%%

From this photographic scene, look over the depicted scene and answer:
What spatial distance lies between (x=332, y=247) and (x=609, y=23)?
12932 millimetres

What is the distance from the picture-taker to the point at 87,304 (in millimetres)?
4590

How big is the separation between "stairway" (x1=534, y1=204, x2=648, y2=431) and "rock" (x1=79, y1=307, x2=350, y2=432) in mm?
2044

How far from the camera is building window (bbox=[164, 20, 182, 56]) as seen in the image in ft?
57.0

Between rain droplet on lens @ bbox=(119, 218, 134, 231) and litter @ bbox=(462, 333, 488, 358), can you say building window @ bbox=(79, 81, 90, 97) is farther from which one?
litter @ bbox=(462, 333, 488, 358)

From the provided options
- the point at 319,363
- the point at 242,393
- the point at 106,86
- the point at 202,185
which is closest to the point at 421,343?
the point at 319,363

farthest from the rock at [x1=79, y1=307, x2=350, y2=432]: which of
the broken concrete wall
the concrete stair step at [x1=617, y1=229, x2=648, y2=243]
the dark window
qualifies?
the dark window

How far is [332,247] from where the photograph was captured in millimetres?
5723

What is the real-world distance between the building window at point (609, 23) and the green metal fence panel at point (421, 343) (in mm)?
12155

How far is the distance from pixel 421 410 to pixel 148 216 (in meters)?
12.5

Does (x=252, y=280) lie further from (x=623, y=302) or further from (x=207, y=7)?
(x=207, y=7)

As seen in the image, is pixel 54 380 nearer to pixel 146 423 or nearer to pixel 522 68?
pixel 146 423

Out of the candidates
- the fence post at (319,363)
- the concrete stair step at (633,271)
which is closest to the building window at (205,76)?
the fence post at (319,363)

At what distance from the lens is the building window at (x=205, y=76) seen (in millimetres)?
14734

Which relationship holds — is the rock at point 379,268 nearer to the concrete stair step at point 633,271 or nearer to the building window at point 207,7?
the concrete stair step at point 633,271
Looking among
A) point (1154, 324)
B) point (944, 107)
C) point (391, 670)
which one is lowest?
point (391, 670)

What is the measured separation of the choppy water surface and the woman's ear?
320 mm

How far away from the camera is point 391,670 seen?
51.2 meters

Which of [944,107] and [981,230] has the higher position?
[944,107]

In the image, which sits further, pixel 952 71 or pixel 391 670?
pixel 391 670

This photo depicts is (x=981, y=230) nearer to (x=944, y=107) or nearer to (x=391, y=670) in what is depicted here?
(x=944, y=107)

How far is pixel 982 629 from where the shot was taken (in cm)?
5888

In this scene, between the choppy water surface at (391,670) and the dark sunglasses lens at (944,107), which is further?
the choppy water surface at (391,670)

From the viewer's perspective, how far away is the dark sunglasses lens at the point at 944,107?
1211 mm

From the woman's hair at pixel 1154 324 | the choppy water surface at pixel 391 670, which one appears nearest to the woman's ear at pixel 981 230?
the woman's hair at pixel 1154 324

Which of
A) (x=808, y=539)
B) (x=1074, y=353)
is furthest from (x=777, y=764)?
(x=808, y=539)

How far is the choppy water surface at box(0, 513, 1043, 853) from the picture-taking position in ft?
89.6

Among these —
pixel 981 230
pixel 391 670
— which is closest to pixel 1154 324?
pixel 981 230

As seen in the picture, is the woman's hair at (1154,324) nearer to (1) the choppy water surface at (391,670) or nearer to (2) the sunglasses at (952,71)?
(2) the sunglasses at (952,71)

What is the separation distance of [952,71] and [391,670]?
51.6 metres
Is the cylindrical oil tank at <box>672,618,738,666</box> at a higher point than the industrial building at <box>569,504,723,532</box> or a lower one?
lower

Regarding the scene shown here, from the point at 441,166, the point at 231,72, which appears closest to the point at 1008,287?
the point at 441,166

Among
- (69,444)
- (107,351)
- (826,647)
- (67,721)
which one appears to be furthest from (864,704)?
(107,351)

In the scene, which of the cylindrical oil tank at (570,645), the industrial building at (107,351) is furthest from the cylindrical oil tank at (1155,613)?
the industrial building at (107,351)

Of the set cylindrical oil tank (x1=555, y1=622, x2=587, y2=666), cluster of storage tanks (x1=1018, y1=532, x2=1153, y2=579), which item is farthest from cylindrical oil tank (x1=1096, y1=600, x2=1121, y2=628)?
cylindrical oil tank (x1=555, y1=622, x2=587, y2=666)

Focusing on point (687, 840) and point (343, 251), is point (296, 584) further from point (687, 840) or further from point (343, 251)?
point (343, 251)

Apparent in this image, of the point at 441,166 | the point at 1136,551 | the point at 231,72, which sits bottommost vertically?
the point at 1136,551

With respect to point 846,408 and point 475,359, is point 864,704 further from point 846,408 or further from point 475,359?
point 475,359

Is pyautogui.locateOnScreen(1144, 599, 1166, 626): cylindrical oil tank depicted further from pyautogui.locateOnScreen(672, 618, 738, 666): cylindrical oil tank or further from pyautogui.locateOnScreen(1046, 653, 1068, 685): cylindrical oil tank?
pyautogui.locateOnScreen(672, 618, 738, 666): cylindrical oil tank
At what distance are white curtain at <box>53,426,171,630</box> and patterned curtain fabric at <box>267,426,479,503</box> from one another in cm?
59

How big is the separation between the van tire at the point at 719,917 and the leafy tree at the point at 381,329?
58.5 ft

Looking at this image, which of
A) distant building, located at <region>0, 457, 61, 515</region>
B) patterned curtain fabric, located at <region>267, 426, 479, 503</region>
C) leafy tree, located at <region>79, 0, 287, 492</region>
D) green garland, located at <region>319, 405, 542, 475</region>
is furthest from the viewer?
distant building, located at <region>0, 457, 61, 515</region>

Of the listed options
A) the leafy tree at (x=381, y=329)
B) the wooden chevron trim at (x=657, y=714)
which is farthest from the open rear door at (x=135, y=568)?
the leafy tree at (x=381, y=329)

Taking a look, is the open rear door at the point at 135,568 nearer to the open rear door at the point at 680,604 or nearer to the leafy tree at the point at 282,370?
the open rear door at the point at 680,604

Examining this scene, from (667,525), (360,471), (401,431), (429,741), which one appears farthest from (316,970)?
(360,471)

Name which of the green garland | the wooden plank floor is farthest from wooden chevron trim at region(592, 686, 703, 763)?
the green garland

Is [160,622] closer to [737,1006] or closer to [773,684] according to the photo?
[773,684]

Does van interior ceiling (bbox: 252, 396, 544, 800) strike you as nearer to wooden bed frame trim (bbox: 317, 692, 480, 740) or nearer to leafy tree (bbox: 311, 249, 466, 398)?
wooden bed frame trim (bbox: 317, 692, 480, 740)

%%

WRITTEN REQUEST:
Print all of the items above again, word for word and unchanged.

RESPONSE:
From this photographic scene, look over the depicted scene and answer:
What spatial distance lies between (x=332, y=247) and (x=609, y=23)?
12932 millimetres

What is the distance from the picture-taker to the point at 87,304 (in millimetres)?
4590

How big is the separation between "stairway" (x1=534, y1=204, x2=648, y2=431) and "rock" (x1=79, y1=307, x2=350, y2=432) in mm?
2044

How far from the camera is building window (bbox=[164, 20, 182, 56]) as seen in the image in ft?
57.0

Between rain droplet on lens @ bbox=(119, 218, 134, 231) and litter @ bbox=(462, 333, 488, 358), can you say building window @ bbox=(79, 81, 90, 97) is farther from which one?
litter @ bbox=(462, 333, 488, 358)

From the provided options
- the point at 319,363
- the point at 242,393
- the point at 106,86
- the point at 202,185
which is closest to the point at 421,343?
the point at 319,363

farthest from the rock at [x1=79, y1=307, x2=350, y2=432]: which of
the broken concrete wall
the concrete stair step at [x1=617, y1=229, x2=648, y2=243]
the dark window
qualifies?
the dark window

How far is [332,247] from where the photograph was captured in millimetres?
5723

What is the real-world distance between the building window at point (609, 23) and the green metal fence panel at point (421, 343) (in mm)?
12155

How far is the distance from pixel 421 410 to pixel 148 216 (in meters)?
12.5

Does (x=252, y=280) lie further from (x=623, y=302) or further from (x=207, y=7)?
(x=207, y=7)

As seen in the image, is pixel 54 380 nearer to pixel 146 423 or nearer to pixel 522 68?
pixel 146 423

Out of the candidates
- the fence post at (319,363)
- the concrete stair step at (633,271)
which is closest to the building window at (205,76)?
the fence post at (319,363)

At what distance from the lens is the building window at (x=205, y=76) seen (in millimetres)?
14734

Which relationship holds — is the rock at point 379,268 nearer to the concrete stair step at point 633,271 or nearer to the building window at point 207,7?
the concrete stair step at point 633,271
Looking among
A) point (1154, 324)
B) point (944, 107)
C) point (391, 670)
which one is lowest?
point (391, 670)

What is the measured separation of the choppy water surface and the woman's ear?
320 mm

How far away from the camera is point 391,670 seen?
51.2 meters

Which of [944,107] and [981,230] has the higher position?
[944,107]

In the image, which sits further, pixel 952 71 or pixel 391 670?
pixel 391 670

This photo depicts is (x=981, y=230) nearer to (x=944, y=107) or nearer to (x=391, y=670) in what is depicted here?
(x=944, y=107)

How far is pixel 982 629 from where the shot was taken (in cm)?
5888

In this scene, between the choppy water surface at (391,670) and the dark sunglasses lens at (944,107), which is further?
the choppy water surface at (391,670)

From the viewer's perspective, how far away is the dark sunglasses lens at the point at 944,107?
1211 mm

From the woman's hair at pixel 1154 324 | the choppy water surface at pixel 391 670, which one appears nearest to the woman's ear at pixel 981 230?
the woman's hair at pixel 1154 324

Which of
A) (x=808, y=539)
B) (x=1074, y=353)
is furthest from (x=777, y=764)?
(x=808, y=539)

How far is the choppy water surface at box(0, 513, 1043, 853) from the picture-taking position in ft?
89.6

Among these —
pixel 981 230
pixel 391 670
— which is closest to pixel 1154 324?
pixel 981 230

As seen in the picture, is the woman's hair at (1154,324) nearer to (1) the choppy water surface at (391,670) or nearer to (2) the sunglasses at (952,71)?
(2) the sunglasses at (952,71)

What is the separation distance of [952,71] and [391,670]?
51.6 metres
Is the cylindrical oil tank at <box>672,618,738,666</box> at a higher point than the industrial building at <box>569,504,723,532</box> or a lower one?
lower

Regarding the scene shown here, from the point at 441,166, the point at 231,72, which appears closest to the point at 1008,287?
the point at 441,166

Among
- (69,444)
- (107,351)
- (826,647)
- (67,721)
which one appears to be furthest from (864,704)?
(107,351)

In the scene, which of the cylindrical oil tank at (570,645), the industrial building at (107,351) is furthest from the cylindrical oil tank at (1155,613)?
the industrial building at (107,351)

Of the set cylindrical oil tank (x1=555, y1=622, x2=587, y2=666), cluster of storage tanks (x1=1018, y1=532, x2=1153, y2=579), which item is farthest from cylindrical oil tank (x1=1096, y1=600, x2=1121, y2=628)?
cylindrical oil tank (x1=555, y1=622, x2=587, y2=666)

Focusing on point (687, 840) and point (343, 251), is point (296, 584) further from point (687, 840) or further from point (343, 251)?
point (343, 251)

Apparent in this image, of the point at 441,166 | the point at 1136,551 | the point at 231,72, which sits bottommost vertically?
the point at 1136,551

With respect to point 846,408 and point 475,359, is point 864,704 further from point 846,408 or further from point 475,359?
point 475,359

Is pyautogui.locateOnScreen(1144, 599, 1166, 626): cylindrical oil tank depicted further from pyautogui.locateOnScreen(672, 618, 738, 666): cylindrical oil tank or further from pyautogui.locateOnScreen(1046, 653, 1068, 685): cylindrical oil tank?
pyautogui.locateOnScreen(672, 618, 738, 666): cylindrical oil tank
At what distance are white curtain at <box>53,426,171,630</box> and patterned curtain fabric at <box>267,426,479,503</box> from one another in cm?
59

How big is the separation between the van tire at the point at 719,917 and the leafy tree at the point at 381,329?
58.5 ft

Looking at this image, which of
A) distant building, located at <region>0, 457, 61, 515</region>
B) patterned curtain fabric, located at <region>267, 426, 479, 503</region>
C) leafy tree, located at <region>79, 0, 287, 492</region>
D) green garland, located at <region>319, 405, 542, 475</region>
is furthest from the viewer?
distant building, located at <region>0, 457, 61, 515</region>

Of the listed options
A) the leafy tree at (x=381, y=329)
B) the wooden chevron trim at (x=657, y=714)
which is farthest from the open rear door at (x=135, y=568)?
the leafy tree at (x=381, y=329)

Taking a look, is the open rear door at the point at 135,568 nearer to the open rear door at the point at 680,604 or nearer to the leafy tree at the point at 282,370?
the open rear door at the point at 680,604

Examining this scene, from (667,525), (360,471), (401,431), (429,741), which one appears farthest from (316,970)?
(360,471)

Name which of the green garland | the wooden plank floor is farthest from wooden chevron trim at region(592, 686, 703, 763)?
the green garland

Is [160,622] closer to [737,1006] or closer to [773,684] according to the photo?
[773,684]

Does van interior ceiling (bbox: 252, 396, 544, 800) strike you as nearer to wooden bed frame trim (bbox: 317, 692, 480, 740) or nearer to leafy tree (bbox: 311, 249, 466, 398)?
wooden bed frame trim (bbox: 317, 692, 480, 740)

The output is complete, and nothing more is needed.